Since then, three shifts made the direct-call surface a contradiction
with the architecture's settled model:
1. **ADR-042** replaced `to_openapi`'s per-operation-paths projection
with the **gateway pattern** — 5 fixed endpoints (`/search`,
`/schema`, `/call`, `/batch`, `/subscribe`) where the per-caller
operation surface is discovered via `AccessControl`-filtered
`/search`, not preloaded into a static doc. The gateway's `/call`
endpoint is the invoke path: `POST /call` with
`{ operation: "/fs/readFile", input: {...} }`. This is the same
RPC-shape pattern MCP uses (`tools/call` with a tool name, ADR-041).
2. **The simplified contract is the few-fixed-endpoints model**, not a
per-operation REST tree. The whole point of the gateway pattern
(ADR-042) was to escape the "static full-surface dump" failure mode
(the Gitea anti-pattern: every operation gets a path, every caller
sees the full surface, per-caller access is an afterthought). The
direct-call surface is that anti-pattern at the HTTP level: every
`External` operation gets an HTTP path, the path exists regardless
of the caller's privilege, and the caller discovers what it can call
by trial-and-error `403`s. The gateway's `/search` exists precisely
to make the per-caller surface the default; the direct-call surface
re-introduces the problem the gateway solved.

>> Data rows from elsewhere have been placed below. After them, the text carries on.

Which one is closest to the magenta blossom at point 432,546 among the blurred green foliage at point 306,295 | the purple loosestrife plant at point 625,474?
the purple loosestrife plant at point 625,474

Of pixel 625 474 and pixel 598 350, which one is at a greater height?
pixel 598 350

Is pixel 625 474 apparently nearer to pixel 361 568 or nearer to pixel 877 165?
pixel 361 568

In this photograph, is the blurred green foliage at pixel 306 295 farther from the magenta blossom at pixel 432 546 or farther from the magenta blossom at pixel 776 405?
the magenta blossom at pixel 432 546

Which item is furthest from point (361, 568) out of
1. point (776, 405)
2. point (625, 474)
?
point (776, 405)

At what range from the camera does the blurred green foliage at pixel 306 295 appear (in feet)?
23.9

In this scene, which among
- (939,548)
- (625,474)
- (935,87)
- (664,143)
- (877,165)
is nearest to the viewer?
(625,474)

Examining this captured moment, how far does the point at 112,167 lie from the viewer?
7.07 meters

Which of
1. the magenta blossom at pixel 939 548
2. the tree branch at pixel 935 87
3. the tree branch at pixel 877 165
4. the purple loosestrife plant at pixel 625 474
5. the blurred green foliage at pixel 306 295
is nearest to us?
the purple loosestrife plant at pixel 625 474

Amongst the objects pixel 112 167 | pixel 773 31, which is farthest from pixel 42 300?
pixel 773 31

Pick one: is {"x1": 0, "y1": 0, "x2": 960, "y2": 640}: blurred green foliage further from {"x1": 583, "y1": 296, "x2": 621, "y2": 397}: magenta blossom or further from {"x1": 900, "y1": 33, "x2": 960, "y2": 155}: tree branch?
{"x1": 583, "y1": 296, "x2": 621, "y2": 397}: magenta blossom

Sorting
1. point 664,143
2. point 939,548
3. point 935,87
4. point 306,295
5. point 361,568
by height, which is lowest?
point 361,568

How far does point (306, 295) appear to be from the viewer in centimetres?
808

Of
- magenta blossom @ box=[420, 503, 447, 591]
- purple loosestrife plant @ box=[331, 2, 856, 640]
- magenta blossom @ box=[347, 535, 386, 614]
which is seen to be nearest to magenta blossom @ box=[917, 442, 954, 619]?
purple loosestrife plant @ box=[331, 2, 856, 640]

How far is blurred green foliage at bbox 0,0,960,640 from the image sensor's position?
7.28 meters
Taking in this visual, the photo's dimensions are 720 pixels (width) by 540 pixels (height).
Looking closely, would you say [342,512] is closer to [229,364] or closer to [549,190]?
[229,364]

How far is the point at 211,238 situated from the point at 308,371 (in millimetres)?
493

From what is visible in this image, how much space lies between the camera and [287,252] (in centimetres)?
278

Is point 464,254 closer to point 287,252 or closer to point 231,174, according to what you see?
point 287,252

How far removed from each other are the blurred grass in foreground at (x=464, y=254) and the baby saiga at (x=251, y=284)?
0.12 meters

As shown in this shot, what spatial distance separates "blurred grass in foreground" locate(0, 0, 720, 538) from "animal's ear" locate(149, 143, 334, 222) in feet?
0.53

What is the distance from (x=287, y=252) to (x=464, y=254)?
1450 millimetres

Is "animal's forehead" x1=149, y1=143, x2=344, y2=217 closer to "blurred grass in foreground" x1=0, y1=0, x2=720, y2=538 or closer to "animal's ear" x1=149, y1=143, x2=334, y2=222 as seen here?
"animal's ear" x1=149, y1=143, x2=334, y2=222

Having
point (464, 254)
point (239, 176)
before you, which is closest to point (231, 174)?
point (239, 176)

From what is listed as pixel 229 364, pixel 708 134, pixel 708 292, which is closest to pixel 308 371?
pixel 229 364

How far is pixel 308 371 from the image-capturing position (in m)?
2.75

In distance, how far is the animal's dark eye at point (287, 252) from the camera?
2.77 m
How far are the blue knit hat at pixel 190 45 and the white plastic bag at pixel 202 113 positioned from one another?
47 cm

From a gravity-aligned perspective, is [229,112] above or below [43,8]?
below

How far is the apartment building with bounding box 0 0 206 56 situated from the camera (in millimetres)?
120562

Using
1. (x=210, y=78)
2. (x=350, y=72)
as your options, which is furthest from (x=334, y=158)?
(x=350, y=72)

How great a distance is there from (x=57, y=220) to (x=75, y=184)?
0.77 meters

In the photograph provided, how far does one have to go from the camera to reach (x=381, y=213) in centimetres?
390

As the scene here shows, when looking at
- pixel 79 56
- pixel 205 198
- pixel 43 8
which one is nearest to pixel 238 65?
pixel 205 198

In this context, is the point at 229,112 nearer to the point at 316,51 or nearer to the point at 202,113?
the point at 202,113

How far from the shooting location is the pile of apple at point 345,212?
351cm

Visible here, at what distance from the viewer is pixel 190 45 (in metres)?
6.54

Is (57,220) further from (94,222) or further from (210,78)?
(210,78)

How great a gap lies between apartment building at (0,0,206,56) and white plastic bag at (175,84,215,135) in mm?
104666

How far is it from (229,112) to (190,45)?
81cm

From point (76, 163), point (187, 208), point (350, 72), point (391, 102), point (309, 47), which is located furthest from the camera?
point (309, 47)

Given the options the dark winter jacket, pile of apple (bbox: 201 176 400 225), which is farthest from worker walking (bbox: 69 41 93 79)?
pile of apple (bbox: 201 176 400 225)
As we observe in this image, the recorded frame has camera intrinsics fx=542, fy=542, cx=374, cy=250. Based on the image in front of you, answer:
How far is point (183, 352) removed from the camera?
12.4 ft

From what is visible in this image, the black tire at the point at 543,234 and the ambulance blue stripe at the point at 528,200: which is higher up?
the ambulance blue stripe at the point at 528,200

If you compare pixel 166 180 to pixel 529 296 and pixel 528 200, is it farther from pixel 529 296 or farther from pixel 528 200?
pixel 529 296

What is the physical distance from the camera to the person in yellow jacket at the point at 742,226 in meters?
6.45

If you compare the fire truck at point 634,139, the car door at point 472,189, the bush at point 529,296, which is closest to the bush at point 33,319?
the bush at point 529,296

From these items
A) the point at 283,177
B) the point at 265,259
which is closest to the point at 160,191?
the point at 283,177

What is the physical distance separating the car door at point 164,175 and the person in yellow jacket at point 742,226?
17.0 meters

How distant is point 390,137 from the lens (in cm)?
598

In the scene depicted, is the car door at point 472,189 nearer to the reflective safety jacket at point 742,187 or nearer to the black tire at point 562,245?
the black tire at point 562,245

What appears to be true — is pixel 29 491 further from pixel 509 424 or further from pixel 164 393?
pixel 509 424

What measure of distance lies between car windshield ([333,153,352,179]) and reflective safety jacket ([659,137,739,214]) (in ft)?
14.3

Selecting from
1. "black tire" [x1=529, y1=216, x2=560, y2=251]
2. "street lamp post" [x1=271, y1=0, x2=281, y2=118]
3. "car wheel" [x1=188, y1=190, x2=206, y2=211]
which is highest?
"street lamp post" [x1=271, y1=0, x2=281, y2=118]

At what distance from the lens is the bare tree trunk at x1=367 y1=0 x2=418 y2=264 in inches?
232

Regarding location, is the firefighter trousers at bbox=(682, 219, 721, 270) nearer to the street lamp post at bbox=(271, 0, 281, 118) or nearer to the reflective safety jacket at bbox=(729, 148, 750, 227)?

3. **ADR-046** added the custom-routes extension point, so a
deployment that genuinely wants a REST-like per-operation HTTP
surface (e.g., to match a legacy API shape) builds it as a custom
route projection (additive, deployment-owned, not the alknet
default contract). The direct-call surface is no longer the only
way to get per-operation HTTP paths; it's the *default* way, and
it's the wrong default.
The result: the HTTP router currently has **two ways to invoke an
operation** — the direct-call surface (`POST /fs/readFile`) and the
gateway (`POST /call` with the operation name in the body). That is the
contradiction: the simplified contract says "a few core endpoints,"
and the direct-call surface is a second, per-operation invoke path that
duplicates the gateway's `/call` with a scheme the gateway was built
to replace. ADR-042's amendment explicitly preserved the direct-call
surface ("unchanged"); that preservation was a leftover from before
the simplified contract was fully thought through, not a deliberate
endorsement of two invoke paths.
### The clean-up
The direct-call surface is residual from early-stage planning, the
same way the pre-ADR-042 `to_openapi` per-operation-paths projection
was residual. ADR-042 cleaned up `to_openapi`; this ADR cleans up the
HTTP handler's routing. The gateway becomes the sole invoke path; the
per-operation HTTP paths go away.
### What about HTTP clients that knew operation names?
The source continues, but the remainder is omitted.